Between the British army's capture of Philadelphia in 1777 and their eventual evacuation of the colonial capitol the following year, Washington's army was forced to make their winter quarters at
Valley Forge. Valley Forge was located about twenty miles north of Philadelphia. The ensuing winter of 1777-1778 was a tragic, dark time for the Continental Army, as they lost about 2,500 troops
to the cold, disease, scant shelter and clothing, and starvation. There were twelve thousand colonial soldiers stationed at Valley Forge, but less than one-third of them had shoes. Also, many
of the soldiers had tattered uniforms. Before the construction of log barracks, the ground troops had to sleep in makeshift shacks with beds of straw (the number of blankets for the army was
very low). As far as rations went, Washington's army survived on small meals of meat and bread throughout the cold winter. Diseases of all sorts (typhoid, smallpox, pneumonia, dysentery, typhus,
and typhoid) ravaged those who survived death by malnutrition and exposure. Despite repeatedly commenting on his desire to return to his home in Mount Vernon, General George Washington determined
to remain with his men at Valley Forge in order to "share in the hardship." He stayed with his military aides in a small stone house near the military headquarters. Most of his time during the
winter of 1777-1778 was spent writing letters to the Continental Congress, requesting assistance for his army in the form of supplies and rations. Additionally, Washington penned Congress in
order to rebut the claims of the Conway Cabal, a group of colonial military and political leaders who had publicly spoken out against Washington's competence as a war general after his defeat at
Philadelphia and who had supported the nomination of colonial General Horatio Gates to replace Washington as Commander in Chief of the Continental Army. Despite the criticism that Washington
was receiving at this time, he did welcome support from one of his general, Henry Knox. Although Congress did little to assist the army after all of Washington's letters, they did visit the camp
at Valley Forge. These visits helped to relieve fears of mutiny sparked by the Conway Cabal among some of the members of Congress. In addition to rebuilding the Congress's trust in him as a
legitimate military leader, Washington also used the time during the winter encampment at Valley Forge to better train his army for the return of war in the spring. The Prussian officer Baron
Friedrich von Steuben served as the colonial army's drill master at this time. He taught Washington's army how to use their bayonets in fighting and how to reform fighting lines in the heat of
a battle. This training, along with the official alliance of the French army with the Continental Army, served to change the bitter mood at Valley Forge as the spring of 1778 arrived.
On June 19, 1778, General Washington's army left their winter headquarters at Valley Forge to once again engage the British army in battle at the Battle of Monmouth.

====

TASK REQUIREMENTS> Transcribe the portion of the Valley Forge passage that opens with the words containing "On June 19, 1778, General" and closes with "Battle of Monmouth.".

DATA SHOWN>
====

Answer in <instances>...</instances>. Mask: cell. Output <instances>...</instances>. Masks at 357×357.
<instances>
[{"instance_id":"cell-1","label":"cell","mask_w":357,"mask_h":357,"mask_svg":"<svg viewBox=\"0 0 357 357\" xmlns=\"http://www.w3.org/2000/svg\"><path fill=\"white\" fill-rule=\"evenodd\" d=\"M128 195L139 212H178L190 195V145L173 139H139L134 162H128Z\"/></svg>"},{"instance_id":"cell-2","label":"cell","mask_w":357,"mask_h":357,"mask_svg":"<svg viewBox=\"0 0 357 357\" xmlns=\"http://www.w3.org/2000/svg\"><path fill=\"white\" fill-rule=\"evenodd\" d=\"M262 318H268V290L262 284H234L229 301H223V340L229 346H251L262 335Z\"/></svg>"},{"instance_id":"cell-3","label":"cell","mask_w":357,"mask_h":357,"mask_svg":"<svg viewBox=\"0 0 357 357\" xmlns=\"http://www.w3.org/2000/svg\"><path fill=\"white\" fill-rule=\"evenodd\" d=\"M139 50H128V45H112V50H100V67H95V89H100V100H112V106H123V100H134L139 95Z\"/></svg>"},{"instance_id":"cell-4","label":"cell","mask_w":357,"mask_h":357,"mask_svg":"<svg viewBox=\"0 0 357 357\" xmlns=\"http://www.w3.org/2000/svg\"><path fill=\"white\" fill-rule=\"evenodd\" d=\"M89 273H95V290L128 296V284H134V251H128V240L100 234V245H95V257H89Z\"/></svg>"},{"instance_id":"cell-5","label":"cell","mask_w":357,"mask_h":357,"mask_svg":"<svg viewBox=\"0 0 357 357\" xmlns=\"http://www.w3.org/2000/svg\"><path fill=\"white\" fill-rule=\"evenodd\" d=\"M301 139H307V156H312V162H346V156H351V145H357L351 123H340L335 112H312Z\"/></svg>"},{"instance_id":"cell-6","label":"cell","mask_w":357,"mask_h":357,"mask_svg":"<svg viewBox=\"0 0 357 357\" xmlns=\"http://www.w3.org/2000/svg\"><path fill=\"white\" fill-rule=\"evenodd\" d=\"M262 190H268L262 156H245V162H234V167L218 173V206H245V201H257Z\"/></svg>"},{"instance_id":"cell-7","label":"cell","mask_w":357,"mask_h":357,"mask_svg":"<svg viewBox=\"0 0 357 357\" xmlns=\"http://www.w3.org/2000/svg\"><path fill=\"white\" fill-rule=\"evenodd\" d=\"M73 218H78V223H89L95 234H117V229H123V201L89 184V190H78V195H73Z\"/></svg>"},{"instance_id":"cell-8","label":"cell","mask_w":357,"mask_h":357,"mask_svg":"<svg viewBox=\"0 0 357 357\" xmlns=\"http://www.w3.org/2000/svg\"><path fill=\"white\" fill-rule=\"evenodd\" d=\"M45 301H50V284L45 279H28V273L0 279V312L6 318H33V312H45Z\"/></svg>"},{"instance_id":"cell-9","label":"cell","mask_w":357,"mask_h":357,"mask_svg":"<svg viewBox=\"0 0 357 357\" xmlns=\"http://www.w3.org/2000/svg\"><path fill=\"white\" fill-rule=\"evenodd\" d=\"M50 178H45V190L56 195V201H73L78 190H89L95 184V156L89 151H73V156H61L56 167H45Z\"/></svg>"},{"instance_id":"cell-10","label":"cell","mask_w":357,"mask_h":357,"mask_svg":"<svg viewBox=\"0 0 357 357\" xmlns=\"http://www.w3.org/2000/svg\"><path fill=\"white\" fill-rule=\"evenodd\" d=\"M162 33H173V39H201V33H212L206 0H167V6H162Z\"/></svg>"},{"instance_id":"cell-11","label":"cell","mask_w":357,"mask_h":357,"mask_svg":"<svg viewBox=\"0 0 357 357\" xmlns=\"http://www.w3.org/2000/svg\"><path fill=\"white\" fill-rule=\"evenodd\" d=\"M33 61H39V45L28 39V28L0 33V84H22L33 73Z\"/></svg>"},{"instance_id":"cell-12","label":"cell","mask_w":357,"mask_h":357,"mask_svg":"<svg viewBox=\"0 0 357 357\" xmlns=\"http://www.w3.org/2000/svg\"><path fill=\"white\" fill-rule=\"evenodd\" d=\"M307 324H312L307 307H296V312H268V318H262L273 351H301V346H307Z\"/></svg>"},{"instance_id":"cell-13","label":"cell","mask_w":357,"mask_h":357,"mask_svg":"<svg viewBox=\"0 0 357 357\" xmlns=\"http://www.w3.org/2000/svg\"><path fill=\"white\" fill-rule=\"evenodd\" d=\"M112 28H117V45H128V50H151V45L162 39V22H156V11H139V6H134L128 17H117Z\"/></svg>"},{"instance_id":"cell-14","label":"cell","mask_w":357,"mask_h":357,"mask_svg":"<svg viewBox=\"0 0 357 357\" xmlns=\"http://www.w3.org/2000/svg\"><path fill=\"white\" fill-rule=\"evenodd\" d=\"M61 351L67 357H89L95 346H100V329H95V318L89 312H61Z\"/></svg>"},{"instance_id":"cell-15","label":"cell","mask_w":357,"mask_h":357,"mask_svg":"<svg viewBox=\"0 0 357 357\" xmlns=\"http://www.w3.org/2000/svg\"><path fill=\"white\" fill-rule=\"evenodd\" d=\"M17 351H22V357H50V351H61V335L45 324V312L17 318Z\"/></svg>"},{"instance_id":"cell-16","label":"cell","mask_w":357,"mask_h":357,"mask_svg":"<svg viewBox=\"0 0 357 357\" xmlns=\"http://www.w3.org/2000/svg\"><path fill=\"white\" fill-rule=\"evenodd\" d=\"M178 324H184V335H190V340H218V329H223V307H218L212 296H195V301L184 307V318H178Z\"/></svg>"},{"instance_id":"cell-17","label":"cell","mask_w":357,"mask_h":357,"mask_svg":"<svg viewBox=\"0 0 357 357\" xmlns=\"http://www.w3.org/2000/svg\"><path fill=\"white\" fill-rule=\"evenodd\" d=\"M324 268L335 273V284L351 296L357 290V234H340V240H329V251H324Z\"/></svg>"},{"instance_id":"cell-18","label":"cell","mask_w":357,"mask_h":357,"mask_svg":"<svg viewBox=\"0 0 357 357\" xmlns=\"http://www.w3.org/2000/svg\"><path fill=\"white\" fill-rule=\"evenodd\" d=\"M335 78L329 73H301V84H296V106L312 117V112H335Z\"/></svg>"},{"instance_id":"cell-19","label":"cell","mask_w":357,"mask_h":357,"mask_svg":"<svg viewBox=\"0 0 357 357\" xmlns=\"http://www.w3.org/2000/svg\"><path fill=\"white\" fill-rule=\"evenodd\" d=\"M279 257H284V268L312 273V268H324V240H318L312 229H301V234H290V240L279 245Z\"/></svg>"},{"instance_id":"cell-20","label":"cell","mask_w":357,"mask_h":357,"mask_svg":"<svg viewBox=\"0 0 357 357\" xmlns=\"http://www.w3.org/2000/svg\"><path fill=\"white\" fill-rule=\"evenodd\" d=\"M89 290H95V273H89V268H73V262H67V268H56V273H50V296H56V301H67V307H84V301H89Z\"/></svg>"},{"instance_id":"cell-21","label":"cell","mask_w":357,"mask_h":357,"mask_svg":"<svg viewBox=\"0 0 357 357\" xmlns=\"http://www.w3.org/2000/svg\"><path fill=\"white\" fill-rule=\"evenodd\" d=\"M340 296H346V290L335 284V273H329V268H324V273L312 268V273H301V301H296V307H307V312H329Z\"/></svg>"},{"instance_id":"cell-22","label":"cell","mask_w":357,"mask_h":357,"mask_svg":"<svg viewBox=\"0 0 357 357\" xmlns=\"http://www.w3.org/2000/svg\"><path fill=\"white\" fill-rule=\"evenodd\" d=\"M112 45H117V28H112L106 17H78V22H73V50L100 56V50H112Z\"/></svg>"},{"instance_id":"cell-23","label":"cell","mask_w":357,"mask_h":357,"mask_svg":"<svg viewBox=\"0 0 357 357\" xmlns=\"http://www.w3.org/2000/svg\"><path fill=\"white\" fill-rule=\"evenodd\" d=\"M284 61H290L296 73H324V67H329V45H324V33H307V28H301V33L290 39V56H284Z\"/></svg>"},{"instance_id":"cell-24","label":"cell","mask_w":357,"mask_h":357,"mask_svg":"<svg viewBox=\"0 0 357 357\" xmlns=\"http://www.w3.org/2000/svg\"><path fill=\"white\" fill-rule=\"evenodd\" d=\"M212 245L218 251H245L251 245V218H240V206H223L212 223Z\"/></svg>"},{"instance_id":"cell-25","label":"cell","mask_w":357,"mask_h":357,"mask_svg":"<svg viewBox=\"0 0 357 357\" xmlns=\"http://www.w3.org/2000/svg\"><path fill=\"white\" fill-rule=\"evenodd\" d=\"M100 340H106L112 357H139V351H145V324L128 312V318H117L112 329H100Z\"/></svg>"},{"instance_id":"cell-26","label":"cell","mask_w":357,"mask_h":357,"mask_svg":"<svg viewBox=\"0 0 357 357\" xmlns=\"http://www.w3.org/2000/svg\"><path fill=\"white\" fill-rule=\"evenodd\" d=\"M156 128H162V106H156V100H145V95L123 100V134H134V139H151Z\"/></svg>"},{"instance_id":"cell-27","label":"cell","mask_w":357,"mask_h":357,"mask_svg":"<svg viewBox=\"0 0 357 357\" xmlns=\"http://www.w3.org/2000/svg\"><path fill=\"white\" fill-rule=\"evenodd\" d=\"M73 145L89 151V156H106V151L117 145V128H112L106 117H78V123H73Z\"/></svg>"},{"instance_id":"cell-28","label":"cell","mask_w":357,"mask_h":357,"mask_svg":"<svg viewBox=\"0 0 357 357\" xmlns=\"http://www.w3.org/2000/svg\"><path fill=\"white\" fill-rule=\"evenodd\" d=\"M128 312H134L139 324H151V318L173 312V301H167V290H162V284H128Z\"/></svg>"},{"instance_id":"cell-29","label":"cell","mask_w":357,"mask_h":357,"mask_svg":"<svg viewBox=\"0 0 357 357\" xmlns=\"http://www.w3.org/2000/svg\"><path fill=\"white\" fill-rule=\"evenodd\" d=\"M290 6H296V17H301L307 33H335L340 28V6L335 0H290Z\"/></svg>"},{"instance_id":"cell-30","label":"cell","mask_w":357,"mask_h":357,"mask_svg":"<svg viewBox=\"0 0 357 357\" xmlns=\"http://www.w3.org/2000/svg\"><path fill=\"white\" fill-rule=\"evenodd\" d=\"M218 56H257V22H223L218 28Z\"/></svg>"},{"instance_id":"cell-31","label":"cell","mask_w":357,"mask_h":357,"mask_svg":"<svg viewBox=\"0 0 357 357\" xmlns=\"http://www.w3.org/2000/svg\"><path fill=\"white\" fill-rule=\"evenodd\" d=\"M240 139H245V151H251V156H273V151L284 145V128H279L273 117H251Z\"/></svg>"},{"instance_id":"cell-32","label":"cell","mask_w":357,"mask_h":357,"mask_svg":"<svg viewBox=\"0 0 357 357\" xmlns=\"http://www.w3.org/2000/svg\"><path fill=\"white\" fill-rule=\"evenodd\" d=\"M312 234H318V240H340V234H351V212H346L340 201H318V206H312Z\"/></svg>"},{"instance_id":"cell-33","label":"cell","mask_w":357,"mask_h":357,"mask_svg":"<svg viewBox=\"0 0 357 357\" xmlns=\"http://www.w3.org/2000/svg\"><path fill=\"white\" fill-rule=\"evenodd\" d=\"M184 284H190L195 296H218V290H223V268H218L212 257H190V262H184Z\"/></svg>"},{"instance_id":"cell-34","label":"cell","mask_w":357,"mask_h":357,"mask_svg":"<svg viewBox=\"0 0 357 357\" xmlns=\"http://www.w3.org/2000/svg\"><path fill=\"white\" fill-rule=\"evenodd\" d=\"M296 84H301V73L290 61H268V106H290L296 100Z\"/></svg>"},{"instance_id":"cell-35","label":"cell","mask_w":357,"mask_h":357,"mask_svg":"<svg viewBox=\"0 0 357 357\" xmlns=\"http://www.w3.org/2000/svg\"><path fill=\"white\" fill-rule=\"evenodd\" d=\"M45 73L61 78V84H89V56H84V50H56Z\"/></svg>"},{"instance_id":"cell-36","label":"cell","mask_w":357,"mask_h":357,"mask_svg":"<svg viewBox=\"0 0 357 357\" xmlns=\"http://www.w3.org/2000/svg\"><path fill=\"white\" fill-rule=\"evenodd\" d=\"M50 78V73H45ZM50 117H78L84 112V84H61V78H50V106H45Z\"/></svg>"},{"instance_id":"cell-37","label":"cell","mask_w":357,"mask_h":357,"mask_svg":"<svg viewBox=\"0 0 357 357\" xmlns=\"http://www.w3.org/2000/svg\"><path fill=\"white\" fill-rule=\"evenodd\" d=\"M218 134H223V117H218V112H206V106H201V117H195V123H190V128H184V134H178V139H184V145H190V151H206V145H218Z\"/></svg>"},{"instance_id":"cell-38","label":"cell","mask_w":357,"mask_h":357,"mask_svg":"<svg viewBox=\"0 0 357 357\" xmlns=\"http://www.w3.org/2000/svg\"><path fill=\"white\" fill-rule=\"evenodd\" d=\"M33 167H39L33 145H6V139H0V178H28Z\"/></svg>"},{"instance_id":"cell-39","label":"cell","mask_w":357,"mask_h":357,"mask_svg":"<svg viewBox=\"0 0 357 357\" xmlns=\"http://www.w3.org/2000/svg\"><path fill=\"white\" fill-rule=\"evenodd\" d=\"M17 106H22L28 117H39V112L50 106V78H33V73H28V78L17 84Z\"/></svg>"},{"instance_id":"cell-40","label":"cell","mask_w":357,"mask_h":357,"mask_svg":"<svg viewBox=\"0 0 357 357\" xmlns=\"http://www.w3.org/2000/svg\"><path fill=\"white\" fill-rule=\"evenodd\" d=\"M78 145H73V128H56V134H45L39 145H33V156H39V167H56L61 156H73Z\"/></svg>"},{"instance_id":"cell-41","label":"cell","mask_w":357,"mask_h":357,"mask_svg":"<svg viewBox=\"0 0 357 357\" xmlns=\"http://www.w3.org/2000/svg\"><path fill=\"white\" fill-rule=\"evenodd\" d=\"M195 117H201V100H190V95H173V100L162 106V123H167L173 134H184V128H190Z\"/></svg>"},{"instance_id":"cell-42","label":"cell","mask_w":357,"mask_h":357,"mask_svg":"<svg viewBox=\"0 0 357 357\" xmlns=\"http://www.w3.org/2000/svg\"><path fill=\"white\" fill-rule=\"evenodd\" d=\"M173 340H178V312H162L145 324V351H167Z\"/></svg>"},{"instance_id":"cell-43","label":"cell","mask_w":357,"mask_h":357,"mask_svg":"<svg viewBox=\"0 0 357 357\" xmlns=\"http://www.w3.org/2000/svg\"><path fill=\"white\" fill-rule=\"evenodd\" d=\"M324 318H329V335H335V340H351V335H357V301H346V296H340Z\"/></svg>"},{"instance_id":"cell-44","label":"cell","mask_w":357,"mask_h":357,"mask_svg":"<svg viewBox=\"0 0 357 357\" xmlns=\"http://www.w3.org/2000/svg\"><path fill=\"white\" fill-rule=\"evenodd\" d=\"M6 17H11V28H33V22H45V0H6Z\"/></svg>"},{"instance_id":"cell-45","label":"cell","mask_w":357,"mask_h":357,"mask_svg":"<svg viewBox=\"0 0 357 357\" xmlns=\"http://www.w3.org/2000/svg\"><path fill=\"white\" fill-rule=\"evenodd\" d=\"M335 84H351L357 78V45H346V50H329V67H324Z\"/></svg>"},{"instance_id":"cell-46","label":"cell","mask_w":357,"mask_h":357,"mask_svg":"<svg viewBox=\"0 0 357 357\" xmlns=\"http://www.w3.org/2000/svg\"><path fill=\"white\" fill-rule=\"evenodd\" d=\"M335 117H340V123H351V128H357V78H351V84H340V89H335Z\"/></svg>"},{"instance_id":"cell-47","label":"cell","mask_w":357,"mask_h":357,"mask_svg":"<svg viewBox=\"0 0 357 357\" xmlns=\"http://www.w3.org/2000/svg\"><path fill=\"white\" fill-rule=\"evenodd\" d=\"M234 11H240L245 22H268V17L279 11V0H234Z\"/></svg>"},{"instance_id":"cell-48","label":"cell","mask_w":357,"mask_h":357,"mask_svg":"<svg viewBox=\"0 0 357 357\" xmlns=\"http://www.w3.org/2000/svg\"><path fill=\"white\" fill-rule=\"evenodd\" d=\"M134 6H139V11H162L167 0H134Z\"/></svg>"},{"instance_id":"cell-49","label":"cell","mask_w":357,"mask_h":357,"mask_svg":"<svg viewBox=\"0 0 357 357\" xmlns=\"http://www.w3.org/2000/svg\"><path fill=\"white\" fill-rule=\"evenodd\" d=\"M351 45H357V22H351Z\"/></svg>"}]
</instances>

====

TASK RESULT>
On June 19, 1778, General Washington's army left their winter headquarters at Valley Forge to once again engage the British army in battle at the Battle of Monmouth.